LogisticRegression(C=1000000000.0, class_weight=None, dual=False,
                   fit_intercept=True, intercept_scaling=1, l1_ratio=None,
                   max_iter=100, multi_class='warn', n_jobs=None, penalty='l2',
                   random_state=None, solver='lbfgs', tol=0.0001, verbose=0,
                   warm_start=False)

In [21]:
y_true = y_test
y_pred = clf.predict(X_test)

matrix = confusion_matrix(y_true, y_pred)

label_names = pd.Series(['not suspicious', 'suspicious'])
pd.DataFrame(matrix,
     columns='Predicted ' + label_names,
     index='Is ' + label_names)

Unnamed: 0,Predicted not suspicious,Predicted suspicious
Is not suspicious,39,0
Is suspicious,3,0


Just as bad! Sadly, with this much information there's no good pattern. We can feel good about how explainable it is, though.

In [22]:
eli5.show_weights(clf, feature_names=feature_names, target_names=['not suspicious', 'suspicious'])

Weight?,Feature
+3.187,deployed
+2.961,passenger
+2.145,degree
+2.017,problem
+1.869,1st
+1.840,2nd
+1.840,hands
+1.818,face
+1.772,burns
+1.612,provide


## Review

While last time we just used **hand-picked words** to have our classifier pay attention to, this time we used a **vectorizer** to just use _all_ of the words. We figured that more information was better information, and we wouldn't even have to flag more complaints!

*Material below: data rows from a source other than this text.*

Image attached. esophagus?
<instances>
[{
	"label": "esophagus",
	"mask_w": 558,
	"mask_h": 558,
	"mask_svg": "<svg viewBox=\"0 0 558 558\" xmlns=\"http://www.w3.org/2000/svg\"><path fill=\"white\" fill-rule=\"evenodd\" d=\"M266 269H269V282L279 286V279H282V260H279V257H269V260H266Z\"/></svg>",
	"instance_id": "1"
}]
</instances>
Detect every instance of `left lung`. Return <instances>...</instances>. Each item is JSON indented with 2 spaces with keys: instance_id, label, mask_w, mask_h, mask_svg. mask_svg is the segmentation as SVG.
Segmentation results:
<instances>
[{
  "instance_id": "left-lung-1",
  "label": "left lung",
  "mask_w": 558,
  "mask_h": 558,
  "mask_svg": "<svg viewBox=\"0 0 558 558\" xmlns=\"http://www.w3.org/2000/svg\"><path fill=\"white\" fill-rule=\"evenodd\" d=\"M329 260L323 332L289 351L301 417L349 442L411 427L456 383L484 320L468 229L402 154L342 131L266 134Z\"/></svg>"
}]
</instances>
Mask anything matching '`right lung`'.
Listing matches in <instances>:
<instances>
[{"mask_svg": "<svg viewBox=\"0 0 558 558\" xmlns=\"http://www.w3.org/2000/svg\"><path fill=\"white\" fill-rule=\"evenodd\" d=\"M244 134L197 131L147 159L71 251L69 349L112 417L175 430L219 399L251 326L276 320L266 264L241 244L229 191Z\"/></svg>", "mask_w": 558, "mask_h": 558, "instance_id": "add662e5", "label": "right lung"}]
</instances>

Unfortunately our classifier still didn't really find any suspicious complaints.

## Discussion topics

Brainstorm reasons why more information didn't save us.

In classification problems, when might you want to hand-pick words and when might you want to use a vectorizer? Compare this airbag situation, about sentiment analysis of tweets, and separating sci-fi and romance novels.